--- Data provided Enclosed Below ---
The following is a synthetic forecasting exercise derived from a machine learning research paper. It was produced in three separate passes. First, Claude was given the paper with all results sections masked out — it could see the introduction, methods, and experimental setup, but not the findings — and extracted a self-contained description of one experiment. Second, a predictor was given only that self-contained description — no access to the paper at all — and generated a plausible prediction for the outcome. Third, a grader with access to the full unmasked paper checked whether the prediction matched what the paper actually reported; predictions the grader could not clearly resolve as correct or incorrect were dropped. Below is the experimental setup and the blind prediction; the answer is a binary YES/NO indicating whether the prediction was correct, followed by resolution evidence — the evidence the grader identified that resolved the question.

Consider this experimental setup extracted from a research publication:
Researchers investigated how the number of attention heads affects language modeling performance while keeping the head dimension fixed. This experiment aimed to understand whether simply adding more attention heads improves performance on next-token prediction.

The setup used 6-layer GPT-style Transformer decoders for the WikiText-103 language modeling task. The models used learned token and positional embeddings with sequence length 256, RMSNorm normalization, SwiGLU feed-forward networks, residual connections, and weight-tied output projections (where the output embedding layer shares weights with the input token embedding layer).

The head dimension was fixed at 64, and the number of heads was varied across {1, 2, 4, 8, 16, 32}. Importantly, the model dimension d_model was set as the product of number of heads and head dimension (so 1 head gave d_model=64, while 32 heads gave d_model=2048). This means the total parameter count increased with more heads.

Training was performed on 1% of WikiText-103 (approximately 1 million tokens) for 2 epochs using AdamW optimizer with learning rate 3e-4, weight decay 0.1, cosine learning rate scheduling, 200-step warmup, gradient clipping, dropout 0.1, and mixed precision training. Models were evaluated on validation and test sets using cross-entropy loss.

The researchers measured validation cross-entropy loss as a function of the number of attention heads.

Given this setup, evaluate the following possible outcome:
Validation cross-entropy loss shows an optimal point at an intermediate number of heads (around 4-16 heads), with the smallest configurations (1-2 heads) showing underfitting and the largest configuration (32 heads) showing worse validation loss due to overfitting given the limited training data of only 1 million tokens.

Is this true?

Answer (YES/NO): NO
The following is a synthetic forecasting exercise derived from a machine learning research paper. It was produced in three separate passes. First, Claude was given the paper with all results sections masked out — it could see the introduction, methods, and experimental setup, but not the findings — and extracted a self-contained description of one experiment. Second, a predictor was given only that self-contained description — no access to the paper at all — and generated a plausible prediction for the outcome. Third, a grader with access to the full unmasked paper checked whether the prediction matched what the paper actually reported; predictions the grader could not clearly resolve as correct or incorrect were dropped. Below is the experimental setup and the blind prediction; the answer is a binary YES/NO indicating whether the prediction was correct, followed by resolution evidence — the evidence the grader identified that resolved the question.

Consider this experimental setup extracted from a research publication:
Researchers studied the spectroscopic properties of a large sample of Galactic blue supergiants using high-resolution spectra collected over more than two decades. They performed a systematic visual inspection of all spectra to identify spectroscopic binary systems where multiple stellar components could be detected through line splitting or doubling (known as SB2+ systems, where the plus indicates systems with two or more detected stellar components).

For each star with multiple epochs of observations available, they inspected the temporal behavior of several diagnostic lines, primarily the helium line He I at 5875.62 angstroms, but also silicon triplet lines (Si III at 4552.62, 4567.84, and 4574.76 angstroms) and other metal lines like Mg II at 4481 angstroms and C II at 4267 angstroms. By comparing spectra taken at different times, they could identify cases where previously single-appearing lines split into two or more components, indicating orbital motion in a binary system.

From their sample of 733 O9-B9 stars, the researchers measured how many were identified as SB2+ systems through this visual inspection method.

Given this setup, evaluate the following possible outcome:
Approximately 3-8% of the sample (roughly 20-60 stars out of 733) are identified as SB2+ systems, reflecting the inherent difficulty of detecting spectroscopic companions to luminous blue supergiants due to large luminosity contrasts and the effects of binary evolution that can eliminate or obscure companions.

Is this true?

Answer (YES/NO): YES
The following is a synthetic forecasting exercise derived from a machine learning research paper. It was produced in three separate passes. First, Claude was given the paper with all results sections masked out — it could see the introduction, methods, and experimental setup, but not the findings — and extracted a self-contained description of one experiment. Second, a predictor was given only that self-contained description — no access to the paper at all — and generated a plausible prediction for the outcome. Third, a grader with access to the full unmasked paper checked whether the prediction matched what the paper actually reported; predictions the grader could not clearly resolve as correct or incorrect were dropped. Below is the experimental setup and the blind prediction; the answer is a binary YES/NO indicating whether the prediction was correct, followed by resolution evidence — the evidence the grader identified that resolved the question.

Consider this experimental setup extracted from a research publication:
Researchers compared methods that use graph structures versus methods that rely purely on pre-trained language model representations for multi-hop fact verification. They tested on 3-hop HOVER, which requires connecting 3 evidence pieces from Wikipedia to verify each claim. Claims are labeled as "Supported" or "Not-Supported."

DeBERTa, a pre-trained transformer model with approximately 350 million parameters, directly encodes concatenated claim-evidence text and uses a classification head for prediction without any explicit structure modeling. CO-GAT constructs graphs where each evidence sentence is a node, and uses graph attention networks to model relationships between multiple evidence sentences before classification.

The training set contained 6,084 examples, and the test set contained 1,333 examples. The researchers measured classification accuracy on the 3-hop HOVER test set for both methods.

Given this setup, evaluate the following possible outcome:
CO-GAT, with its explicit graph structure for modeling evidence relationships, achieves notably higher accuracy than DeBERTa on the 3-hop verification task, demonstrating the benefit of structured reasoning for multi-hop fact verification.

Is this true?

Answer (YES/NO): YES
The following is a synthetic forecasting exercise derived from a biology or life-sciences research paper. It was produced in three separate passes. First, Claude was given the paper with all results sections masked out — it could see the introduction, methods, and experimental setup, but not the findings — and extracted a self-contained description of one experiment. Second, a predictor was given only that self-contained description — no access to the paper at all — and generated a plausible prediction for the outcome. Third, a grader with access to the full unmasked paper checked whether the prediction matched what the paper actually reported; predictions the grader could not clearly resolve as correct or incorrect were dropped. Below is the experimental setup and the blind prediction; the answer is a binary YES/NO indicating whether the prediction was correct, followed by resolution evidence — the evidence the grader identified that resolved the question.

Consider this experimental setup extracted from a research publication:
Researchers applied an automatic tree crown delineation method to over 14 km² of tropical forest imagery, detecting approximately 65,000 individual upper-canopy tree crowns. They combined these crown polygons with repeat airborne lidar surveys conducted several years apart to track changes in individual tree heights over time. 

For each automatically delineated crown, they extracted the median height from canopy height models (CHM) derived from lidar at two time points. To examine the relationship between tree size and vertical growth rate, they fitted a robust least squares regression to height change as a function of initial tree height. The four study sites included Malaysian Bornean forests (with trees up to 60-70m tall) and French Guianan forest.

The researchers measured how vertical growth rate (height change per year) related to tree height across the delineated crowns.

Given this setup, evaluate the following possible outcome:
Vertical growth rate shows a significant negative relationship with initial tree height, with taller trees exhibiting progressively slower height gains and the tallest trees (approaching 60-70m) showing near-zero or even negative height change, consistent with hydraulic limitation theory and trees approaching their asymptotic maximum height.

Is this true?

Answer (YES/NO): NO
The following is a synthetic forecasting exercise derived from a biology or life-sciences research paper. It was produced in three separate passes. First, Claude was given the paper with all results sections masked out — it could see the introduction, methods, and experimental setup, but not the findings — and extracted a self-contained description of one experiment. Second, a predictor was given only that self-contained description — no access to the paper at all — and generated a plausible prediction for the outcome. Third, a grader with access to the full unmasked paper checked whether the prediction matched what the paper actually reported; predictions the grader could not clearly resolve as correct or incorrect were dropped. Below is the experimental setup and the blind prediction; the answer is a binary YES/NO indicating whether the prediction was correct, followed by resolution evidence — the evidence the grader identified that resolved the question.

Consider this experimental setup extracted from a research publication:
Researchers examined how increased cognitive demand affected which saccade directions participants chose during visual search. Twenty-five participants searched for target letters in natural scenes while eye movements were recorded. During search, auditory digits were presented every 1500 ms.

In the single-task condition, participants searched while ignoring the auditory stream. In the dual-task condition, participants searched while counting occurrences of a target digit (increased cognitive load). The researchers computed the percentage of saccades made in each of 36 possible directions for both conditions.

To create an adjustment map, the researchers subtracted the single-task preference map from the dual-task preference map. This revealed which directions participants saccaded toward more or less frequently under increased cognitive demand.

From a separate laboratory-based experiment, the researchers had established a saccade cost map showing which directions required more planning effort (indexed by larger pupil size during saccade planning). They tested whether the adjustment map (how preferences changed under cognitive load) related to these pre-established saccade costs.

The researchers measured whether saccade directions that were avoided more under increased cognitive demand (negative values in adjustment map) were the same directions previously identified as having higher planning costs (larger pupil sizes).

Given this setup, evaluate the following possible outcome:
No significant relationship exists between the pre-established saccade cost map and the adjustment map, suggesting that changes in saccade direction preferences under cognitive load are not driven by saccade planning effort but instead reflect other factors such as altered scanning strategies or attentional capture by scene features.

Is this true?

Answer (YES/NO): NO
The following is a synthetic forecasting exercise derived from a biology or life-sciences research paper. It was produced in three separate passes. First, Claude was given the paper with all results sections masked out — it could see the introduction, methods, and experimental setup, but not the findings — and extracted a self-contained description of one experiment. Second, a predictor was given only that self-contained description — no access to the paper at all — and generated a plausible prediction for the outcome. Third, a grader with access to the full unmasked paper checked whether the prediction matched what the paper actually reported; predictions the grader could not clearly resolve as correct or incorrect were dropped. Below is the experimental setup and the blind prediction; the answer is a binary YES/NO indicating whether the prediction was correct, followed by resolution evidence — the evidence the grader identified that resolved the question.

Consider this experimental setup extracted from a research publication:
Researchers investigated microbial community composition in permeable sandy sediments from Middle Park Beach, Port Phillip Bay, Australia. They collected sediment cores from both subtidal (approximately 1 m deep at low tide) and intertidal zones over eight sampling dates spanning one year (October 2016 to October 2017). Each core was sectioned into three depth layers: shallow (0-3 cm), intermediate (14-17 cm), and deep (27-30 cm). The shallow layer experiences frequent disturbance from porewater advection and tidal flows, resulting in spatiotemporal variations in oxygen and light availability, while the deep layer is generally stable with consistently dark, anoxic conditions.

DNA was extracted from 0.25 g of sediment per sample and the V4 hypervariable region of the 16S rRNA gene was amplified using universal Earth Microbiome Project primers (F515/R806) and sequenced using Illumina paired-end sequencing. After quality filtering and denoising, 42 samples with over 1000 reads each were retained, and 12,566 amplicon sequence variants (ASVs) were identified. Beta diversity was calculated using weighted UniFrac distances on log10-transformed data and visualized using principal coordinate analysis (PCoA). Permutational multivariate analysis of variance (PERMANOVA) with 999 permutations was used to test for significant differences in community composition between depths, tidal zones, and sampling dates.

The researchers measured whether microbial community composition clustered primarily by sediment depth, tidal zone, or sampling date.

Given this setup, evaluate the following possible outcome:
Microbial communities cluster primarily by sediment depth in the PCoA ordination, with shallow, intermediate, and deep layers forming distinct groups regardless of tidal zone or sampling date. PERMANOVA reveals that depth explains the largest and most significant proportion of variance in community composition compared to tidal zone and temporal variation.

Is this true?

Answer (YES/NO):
--- End of Enclosed Data provided ---
*What this task involves:* Each line of the listing that includes the word "related" counts once; give the total as a single number.

*Answer box:* 2